This is the mail archive of the
mailing list for the GCC project.
Re: Designs for better debug info in GCC
Robert Dewar wrote:
> Ian Lance Taylor wrote:
>> Alexandre Oliva <firstname.lastname@example.org> writes:
>>> So... The compiler is outputting code that tells other tools where to
>>> look for certain variables at run time, but it's putting incorrect
>>> information there. How can you possibly argue that this is not a code
>>> correctness issue?
>> I don't see any point to going around this point again, so I'll just
>> note that I disagree.
> Well I very much agree.
The trick is that we're being asked to give a binary answer ("is it a
correctness issue?") when it's not really a binary issue.

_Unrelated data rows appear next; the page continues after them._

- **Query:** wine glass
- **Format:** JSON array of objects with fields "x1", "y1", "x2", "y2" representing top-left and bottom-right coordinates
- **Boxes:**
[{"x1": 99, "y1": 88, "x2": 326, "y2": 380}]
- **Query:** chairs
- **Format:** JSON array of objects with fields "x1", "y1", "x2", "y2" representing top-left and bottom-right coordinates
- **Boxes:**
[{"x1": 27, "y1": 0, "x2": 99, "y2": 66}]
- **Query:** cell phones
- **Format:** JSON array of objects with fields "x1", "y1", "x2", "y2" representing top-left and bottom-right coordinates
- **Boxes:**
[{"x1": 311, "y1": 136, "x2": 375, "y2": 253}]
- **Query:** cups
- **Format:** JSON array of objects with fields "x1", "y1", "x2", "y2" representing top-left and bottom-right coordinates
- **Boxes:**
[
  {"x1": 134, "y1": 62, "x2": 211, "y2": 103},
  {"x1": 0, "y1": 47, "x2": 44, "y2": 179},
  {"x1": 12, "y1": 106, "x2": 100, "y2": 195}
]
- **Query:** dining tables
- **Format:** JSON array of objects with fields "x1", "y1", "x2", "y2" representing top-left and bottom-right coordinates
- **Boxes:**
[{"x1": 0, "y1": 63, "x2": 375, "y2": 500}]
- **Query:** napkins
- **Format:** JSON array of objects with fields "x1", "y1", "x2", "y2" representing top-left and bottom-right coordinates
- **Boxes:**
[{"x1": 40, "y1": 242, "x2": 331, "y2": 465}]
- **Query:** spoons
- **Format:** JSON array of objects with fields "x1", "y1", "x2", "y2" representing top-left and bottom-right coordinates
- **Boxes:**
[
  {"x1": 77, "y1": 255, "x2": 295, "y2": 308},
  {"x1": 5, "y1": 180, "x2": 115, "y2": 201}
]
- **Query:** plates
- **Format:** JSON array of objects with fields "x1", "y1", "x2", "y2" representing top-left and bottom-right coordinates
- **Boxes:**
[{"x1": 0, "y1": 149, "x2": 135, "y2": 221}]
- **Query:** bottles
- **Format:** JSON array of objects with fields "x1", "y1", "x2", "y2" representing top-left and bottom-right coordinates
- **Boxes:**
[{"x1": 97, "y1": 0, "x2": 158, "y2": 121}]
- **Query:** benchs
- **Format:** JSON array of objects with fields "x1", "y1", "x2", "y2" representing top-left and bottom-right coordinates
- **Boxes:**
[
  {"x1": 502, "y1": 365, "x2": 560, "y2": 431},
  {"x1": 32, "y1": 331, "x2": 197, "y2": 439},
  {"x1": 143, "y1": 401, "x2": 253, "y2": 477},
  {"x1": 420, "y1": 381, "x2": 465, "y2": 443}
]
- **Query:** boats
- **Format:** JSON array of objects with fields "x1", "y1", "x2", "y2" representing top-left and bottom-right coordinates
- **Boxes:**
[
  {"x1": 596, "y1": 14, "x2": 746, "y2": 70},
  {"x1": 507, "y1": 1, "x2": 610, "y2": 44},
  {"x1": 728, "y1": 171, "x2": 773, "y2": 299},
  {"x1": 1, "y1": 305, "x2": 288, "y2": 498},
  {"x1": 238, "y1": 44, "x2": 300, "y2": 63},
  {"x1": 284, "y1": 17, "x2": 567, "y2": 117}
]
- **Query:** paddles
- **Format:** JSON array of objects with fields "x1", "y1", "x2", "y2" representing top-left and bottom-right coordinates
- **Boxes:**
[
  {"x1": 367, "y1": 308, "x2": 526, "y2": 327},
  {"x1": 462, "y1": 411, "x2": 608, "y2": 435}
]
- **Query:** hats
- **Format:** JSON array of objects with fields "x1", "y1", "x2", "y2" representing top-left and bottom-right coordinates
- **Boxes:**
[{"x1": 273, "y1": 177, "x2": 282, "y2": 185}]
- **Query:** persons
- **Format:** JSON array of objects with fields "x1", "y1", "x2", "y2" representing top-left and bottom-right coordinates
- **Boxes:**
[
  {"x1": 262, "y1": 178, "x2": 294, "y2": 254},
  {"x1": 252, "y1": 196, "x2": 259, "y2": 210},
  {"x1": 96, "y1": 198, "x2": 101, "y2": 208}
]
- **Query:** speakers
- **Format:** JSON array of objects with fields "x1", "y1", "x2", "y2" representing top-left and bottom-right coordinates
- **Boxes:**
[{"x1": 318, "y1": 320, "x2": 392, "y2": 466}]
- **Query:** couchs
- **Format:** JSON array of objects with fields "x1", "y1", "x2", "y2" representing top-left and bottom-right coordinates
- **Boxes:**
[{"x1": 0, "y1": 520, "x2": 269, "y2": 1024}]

Clearly, for some users, incorrect debugging information on optimized
code is not a terribly big deal. It's certainly less important to many
users than that the program get the right answer. On the other hand,
there are no doubt users where, whether for debugging, certification, or
whatever, it's vitally important that the debugging information meet
some standard of accuracy.
Part of my concern with this whole discussion is that we seem to be
saying we want the debugging information to be better, but not saying
very clearly what the requirements on better are. Are we going to
consider it a bug if the value of a variable is unavailable, but the
debugging information says it is available? (Yes, this seems like a bug
to me.) What if an old value is available, but a simple-minded reading
of the program would have now assigned a new value? (No, I wouldn't
consider this a bug.) What if the value is available in two places, and
we only describe one of them? (No, I wouldn't consider this a bug.)
What if the value is available, but we say that it isn't because we lost
track of it at some point? (I would say "it depends".)
We could certainly track user variables through SSA and RTL, at least
insofar as knowing that some REGs refer to SSA names that refer to user
VAR_DECLs. We can use dataflow analysis to compute where those values
(might) die. Thus, we can probably do a reasonable job of guaranteeing
that when we say a variable is somewhere, it is in fact in that place.
I don't yet understand what else we're trying to do.